Mengingat adanya kebutuhan untuk persiapan acara pernikahan maka muncullah berbagai bisnis seperti wedding organizer (WO) dan wedding planner. Kedua istilah itu sepertinya sama saja padahal mereka berbeda. Lalu, apa perbedaan antara wedding organizer dan wedding planner?
Evan Septian, Director dari Jakarta Wedding Planner (JWP) menerangkan bahwa wedding planner menyiapkan segala sesuatunya mulai dari awal hingga selesai termasuk pengalokasian anggaran. Wedding planner akan menyiapkan acara perkawinan berdasarkan anggaran yang dimiliki klien. “Misalnya budget-nya (Rp) 300 juta, itu kita bantu aturin, mereka bisa dapat semuanya. Kalau wedding organizer, kita bantu hari H aja,” jelas Evan kepada Highlight.ID di event Jakarta Wedding Festival 2022 akhir Agustus lalu.
Baca Juga:
7 Cara Memilih Makeup Artist (MUA) Paling Tepat untuk Pernikahan
Wedding planner lebih detail dalam melakukan pekerjaannya termasuk membantu klien mencarikan semua vendor. Sementara wedding organizer hanya sebagian mencari vendor, sisanya klien yang mengurusinya. Menurut Evan, kebanyakan klien lebih memilih menggunakan jasa WO dan paket pernikahan.

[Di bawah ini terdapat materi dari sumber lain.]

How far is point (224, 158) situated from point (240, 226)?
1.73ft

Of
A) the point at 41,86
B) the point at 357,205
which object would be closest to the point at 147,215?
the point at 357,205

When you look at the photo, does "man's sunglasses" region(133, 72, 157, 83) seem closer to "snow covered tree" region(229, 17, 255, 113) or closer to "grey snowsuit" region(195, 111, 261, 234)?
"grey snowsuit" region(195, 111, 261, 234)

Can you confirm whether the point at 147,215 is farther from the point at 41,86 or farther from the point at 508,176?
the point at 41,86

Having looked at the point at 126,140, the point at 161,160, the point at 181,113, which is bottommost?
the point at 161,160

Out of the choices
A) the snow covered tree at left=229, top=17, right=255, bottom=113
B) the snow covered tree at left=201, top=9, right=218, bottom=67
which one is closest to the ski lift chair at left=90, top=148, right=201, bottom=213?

Untuk venue sendiri, terdapat dua jenis yakni gedung dan hotel yang terbagi lagi berdasarkan bintang. Klien mempunyai beberapa pilihan venue yang bisa disesuaikan dengan kebutuhan. Evan mengatakan, “Klien bisa pilih, kita arahin yang sesuai budget.
Zaman sekarang di era pandemi, konsumen biasanya menginginkan acara pernikahan yang simple, elegan, dan kelihatan mewah. Durasi perencanaan pernikahan bisa memakan waktu 6 bulan hingga 1 tahun. “Kalo mepet juga boleh, tapi kliennya harus cepat juga. Sebulan sebenarnya bisa kita kerjain cuman kliennya bisa cepat di site atau nggak,” tambahnya.

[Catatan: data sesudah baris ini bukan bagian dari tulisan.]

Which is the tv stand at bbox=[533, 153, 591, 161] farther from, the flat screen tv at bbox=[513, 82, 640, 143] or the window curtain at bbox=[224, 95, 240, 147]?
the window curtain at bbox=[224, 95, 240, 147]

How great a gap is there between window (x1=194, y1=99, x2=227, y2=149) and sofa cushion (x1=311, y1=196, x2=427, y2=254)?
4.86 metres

Bagi Evan, tantangan terbesar menjalankan bisnis perencanaan pernikahan ialah pandemi Covid-19. Ketika pandemi sedang mencapai puncaknya, berbagai acara yang dapat memicu kerumunan seperti acara pernikahan dilarang untuk diselenggarakan. Hal itu bertujuan agar laju penularan virus dapat ditekan seminimal mungkin. Di sisi lain, kondisi itu memunculkan tren acara pernikahan yang dilaksanakan secara online. Meski demikian, acara pernikahan offline masih tetap ada dengan jumlah tamu yang sangat terbatas.
Evan berupaya untuk menjaga kualitas layanan dan kepercayaan klien serta regenerasi sumber daya manusia supaya Jakarta Wedding Planner yang telah beroperasi selama 9 tahun tetap eksis. “Kalau brand sudah dikenal di dunia wedding tinggal cari klien sebanyak-banyaknya untuk bangkitin kejayaan sebelum pandemi,” tutupnya.